Mayor Scott Avedisian would like to see four or five options “so we don’t get off on issues that are impossible.” He’s heard some of those possibilities, such as bringing back all the rides and building an aquarium on the property.
Avedisian sees a public discussion of how the park should be developed with the non-profit Rocky Point Foundation that backed a state bond issue providing $10 million for the park purchase. The foundation has been awarded a $5,000 legislative grant introduced by Sen. Michael McCaffrey to conduct sessions soliciting proposals for the property.
Avedisian said it is important that DEM identify its needs and the possible park amenities.

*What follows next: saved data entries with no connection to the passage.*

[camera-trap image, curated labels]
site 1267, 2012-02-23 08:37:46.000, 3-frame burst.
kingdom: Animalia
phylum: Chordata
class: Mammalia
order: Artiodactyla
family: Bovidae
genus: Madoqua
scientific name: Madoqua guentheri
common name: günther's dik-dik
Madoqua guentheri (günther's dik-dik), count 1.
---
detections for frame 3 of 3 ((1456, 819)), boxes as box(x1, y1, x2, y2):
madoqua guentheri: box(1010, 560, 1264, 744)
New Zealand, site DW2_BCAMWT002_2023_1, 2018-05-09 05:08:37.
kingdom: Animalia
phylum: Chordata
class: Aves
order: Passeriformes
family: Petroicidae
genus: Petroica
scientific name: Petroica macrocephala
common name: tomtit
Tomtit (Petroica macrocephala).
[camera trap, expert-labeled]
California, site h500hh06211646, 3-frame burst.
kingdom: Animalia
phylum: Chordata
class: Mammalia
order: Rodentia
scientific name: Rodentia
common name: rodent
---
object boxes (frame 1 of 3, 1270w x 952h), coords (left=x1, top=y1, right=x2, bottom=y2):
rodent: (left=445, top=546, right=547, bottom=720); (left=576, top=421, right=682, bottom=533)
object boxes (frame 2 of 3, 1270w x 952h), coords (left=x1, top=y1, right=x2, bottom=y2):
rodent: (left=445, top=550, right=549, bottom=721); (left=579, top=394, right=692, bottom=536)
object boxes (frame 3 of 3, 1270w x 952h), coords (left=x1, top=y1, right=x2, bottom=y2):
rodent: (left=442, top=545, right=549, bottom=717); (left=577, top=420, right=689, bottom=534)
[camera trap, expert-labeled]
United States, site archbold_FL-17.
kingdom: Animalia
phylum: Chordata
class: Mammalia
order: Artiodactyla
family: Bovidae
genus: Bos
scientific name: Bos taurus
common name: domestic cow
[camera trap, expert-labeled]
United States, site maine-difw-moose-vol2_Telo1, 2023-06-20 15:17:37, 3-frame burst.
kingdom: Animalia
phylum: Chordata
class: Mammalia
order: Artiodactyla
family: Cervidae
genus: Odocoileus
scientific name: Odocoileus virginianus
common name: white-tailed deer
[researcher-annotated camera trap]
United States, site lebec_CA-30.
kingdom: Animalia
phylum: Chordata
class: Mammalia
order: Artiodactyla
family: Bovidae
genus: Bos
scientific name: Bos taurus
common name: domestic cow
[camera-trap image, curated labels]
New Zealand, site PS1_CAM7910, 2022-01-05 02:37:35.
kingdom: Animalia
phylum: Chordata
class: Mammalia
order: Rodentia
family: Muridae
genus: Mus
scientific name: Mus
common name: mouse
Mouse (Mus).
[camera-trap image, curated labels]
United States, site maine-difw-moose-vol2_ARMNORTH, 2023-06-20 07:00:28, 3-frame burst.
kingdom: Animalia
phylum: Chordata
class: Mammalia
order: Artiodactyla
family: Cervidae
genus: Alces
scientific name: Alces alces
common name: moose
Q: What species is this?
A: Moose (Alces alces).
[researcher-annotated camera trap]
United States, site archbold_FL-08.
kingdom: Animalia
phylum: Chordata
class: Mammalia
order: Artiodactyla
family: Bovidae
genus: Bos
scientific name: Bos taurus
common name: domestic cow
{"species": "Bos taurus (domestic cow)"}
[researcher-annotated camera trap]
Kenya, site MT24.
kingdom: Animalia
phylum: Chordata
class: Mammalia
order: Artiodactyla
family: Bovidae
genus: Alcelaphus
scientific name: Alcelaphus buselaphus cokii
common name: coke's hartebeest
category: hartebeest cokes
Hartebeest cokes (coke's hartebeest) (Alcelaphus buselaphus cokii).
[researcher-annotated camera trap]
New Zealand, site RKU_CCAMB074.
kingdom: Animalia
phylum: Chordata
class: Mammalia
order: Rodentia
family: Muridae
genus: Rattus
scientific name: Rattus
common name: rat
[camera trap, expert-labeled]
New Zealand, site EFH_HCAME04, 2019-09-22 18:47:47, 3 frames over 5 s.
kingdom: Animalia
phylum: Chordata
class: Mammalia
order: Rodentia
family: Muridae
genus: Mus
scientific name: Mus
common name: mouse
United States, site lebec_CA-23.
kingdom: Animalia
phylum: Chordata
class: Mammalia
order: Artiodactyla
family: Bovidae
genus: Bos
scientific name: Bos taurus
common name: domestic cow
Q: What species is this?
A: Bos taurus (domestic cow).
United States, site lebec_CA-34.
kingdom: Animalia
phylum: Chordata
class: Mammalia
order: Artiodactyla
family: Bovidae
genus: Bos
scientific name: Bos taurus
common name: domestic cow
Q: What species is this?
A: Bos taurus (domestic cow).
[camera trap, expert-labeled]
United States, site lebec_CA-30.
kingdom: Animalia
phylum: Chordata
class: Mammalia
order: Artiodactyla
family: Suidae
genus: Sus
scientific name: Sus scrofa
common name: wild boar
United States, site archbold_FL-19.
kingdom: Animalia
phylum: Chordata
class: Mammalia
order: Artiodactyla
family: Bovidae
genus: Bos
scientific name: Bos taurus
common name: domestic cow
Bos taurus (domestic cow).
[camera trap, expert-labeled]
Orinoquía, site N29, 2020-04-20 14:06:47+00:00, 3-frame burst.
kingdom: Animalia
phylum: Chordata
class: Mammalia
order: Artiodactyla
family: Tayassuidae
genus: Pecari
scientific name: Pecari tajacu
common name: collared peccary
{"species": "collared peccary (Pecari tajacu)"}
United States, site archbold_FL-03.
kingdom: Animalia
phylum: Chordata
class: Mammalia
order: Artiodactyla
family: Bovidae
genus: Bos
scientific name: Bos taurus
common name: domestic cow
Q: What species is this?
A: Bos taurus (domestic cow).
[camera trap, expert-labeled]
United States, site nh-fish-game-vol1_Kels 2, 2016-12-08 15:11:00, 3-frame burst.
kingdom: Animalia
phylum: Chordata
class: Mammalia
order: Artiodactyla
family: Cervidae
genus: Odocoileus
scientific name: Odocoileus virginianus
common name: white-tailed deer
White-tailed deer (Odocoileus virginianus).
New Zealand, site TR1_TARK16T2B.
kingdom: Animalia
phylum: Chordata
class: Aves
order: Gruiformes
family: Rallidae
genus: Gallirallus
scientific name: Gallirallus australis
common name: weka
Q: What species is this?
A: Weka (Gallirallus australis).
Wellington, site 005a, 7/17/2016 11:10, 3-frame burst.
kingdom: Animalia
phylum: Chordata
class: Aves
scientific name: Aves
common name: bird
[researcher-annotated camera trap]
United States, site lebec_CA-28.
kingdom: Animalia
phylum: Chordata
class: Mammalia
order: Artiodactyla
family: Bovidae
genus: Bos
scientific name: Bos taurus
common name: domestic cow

He wants to ensure that the park generates enough revenue to sustain operations, whether this is some form of concession or lease.
“We need to be serious about making it work,” he said.
Personally, the mayor would like to see as much of the property preserved. “Colt State Park is a great example,” he said.
“I’m pleased to see this next step. At each stage we’ve celebrated making progress, and now in front of federal court where it needed to go,” DEM director Janet Coit said yesterday.
While planning the park’s future is on Coit’s agenda, her first objective, once the state has bought the property, is to clean it up and offer the public safe access.
“If all goes well, we’ll be in cleanup phase this spring,” she said. She put cleanup costs in the range of seven figures, adding that her office is well equipped to coordinate that effort. “We expect to be hands-on with that piece.”
As the court-appointed receiver, the SBA filed a motion in Federal District Court seeking approval of the sale. The motion says the SBA commissioned three appraisals of the property and that in compliance with regulations the sale is for not less than two-thirds of the appraised value.
It also says the SBA will publish notices of the proposed sale at least 10 days prior to the sale soliciting higher bids as required by the court. Conditions of those bids are that they meet the same terms and conditions agreed upon by the state and they are 110 percent of the state price of $9.65 million. That puts the price at nearly an additional $1 million that promises to increase by at least $2 million for back taxes owed the city. The City Council abated the taxes on condition the property go to the state, but not should it be sold to a private developer.
Also serving as a disincentive to private development is the condition that 55 acres of the property be left as open space.
Like the mayor, City Planner William DePasquale sees the advantage to a public-private partnership as a means of generating the revenues to cover the park’s operating and maintenance costs.
First, he wants to see a plan.
“If a developer were to acquire the property, we would require them to have a plan,” he said. DePasquale thinks the same should hold true for the state.
Observing that so many people have a special memory of the park, DePasquale said, “this is so much more than the typical open space.” He foresees a process where those ideas are solicited and vetted.
“We all have individual ideas and that’s exciting,” he said.
But critical, in his opinion, is development of a master plan that sets goals and timelines. Furthermore, he said, having a plan would assist in the application of grants.
“There’s a lot to think through,” said Coit. Yet she’s enthusiastic.
“It’s exciting to look at all the opportunities with an open mind,” she said.